In Part 1 of this project, we will study the question which homology classes of a given space X can be represented by "manifolds" which admit metrics with positive scalar curvature. Motivation is the fact that, for special X(= Bp), positive scalar curvature can be transferred from one representative of a homology class to another one. This answers which manifolds themselves admit a metric with positive scalar curvature. Not all homology classes can be represented by smooth manifolds. To get a complete picture, we will therefore work with singular spaces representing homology classes. Our initial goal will be to develop a suitable singular bordism theory and establish its properties with respect to (positive) scalar curvature. This shall then be used to determine the "scalar positive part" of the homology of classifying spaces of finite abelian groups, apart from so called "toral" classes. In Part 2 of the project, we will study the question how many (concordance classes of) such metrics exist. In particular, we will investigate to which extent the known invariants for this question, like (higher) r-invariants, can be used for torsion-free fundamental groups.

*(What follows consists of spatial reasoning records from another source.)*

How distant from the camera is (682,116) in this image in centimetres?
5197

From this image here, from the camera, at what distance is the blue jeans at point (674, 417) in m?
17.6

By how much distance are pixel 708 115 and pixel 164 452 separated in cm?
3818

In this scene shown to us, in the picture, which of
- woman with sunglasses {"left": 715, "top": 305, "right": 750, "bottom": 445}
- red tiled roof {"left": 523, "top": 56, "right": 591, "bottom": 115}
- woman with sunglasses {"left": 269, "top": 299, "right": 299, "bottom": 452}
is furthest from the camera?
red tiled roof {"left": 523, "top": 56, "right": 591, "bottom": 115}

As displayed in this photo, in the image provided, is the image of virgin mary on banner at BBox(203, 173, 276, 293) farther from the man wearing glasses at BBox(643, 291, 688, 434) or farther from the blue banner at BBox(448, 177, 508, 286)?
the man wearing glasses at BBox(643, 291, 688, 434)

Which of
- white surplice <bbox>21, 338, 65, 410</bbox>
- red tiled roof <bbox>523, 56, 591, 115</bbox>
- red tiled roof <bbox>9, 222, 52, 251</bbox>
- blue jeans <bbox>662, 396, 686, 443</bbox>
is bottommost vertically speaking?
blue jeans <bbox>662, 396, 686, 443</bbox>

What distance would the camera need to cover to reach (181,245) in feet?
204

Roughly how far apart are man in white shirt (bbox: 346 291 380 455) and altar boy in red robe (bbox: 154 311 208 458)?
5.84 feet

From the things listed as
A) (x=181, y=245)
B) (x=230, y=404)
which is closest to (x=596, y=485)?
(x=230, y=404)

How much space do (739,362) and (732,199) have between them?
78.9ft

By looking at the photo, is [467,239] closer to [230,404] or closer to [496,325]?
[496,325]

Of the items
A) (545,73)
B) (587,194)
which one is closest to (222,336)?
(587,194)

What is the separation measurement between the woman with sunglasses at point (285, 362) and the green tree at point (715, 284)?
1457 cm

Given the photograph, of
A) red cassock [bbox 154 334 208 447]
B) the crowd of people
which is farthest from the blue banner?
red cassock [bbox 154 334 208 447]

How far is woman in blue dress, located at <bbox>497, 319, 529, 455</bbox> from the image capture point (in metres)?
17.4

在本课题的第一部分中，我们将研究给定空间X的哪些同调类可以用允许度量具有正标量曲率的“流形”表示的问题。动机是，对于特殊的X(= Bp)，正标量曲率可以从一个同调类的代表转移到另一个代表。这就回答了哪些流形本身允许度规具有正的标量曲率。并不是所有的同调类都可以用光滑流形表示。为了得到一个完整的图像，我们将使用表示同调类的奇异空间。我们最初的目标将是发展一个合适的奇异边界理论，并建立其关于（正）标量曲率的性质。然后，这将用于确定有限阿贝尔群的分类空间同调的“标量正部分”，除了所谓的“总数”类。在该项目的第2部分中，我们将研究这样的度量存在多少（一致性类）的问题。特别地，我们将研究这个问题的已知不变量，如（更高）r不变量，在多大程度上可以用于无扭转基本群。